Report each line in the rows below that contains the word "closest".

★ ★ ★ ★ ★

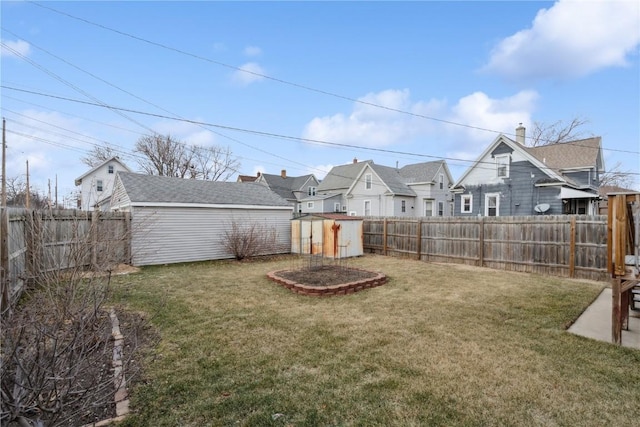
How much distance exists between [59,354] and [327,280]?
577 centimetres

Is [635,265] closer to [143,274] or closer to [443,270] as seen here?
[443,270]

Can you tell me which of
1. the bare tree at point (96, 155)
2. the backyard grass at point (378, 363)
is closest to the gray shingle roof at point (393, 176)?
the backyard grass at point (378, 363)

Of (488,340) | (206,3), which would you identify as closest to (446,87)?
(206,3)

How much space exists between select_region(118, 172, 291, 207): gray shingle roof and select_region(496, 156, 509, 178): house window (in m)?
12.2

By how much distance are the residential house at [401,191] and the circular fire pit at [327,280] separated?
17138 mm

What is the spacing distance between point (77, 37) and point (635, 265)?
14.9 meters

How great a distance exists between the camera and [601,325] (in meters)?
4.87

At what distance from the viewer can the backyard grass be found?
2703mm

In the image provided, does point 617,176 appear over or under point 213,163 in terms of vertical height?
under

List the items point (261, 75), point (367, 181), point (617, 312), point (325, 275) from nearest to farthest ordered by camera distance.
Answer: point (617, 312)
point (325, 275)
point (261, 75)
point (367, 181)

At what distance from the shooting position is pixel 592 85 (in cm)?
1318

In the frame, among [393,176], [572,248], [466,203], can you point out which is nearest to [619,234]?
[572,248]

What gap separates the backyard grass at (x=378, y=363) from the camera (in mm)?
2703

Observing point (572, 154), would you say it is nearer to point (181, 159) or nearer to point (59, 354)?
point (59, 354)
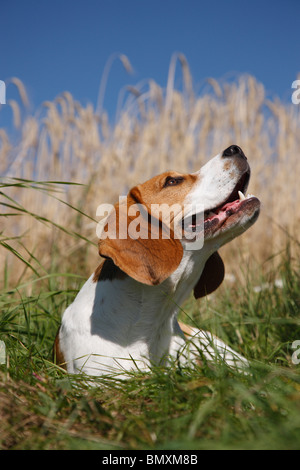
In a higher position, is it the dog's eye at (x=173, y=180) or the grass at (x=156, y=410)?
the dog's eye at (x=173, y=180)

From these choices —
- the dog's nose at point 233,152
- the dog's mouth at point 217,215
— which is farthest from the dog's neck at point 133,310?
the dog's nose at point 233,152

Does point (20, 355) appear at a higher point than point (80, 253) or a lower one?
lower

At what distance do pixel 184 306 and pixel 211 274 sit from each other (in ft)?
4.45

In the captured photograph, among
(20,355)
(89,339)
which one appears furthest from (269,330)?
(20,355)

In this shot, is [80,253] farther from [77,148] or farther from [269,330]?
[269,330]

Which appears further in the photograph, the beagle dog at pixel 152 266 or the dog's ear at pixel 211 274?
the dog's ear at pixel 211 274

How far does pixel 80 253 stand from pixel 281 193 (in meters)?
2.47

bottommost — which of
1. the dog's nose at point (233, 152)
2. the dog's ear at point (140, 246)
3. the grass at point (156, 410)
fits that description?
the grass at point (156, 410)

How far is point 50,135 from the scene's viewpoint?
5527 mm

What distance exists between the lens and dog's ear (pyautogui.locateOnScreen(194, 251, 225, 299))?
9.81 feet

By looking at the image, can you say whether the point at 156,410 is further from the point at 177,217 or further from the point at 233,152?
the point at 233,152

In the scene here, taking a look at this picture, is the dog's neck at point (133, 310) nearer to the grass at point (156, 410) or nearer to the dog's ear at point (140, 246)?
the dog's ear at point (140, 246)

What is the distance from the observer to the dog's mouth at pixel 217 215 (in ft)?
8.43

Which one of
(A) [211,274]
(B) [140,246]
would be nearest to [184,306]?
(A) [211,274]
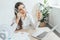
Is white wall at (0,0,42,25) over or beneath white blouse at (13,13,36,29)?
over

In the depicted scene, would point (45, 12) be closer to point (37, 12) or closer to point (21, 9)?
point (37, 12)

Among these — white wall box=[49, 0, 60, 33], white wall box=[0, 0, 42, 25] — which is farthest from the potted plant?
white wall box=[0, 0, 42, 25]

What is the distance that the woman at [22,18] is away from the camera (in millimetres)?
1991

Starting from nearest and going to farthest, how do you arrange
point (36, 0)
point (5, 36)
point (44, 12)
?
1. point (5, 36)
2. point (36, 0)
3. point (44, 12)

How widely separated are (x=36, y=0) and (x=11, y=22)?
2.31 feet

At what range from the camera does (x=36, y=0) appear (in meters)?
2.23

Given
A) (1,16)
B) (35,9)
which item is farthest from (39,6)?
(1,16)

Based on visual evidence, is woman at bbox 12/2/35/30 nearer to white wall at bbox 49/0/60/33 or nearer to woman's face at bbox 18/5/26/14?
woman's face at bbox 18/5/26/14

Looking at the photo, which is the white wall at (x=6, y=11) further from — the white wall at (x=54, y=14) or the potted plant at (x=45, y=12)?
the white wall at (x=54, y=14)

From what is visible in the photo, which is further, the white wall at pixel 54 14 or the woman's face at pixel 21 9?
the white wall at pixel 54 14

★ ★ ★ ★ ★

Solution to this task
is closest to the gray shingle roof at point (393, 176)?
Of (488,340) | (206,3), which would you identify as closest to (446,87)?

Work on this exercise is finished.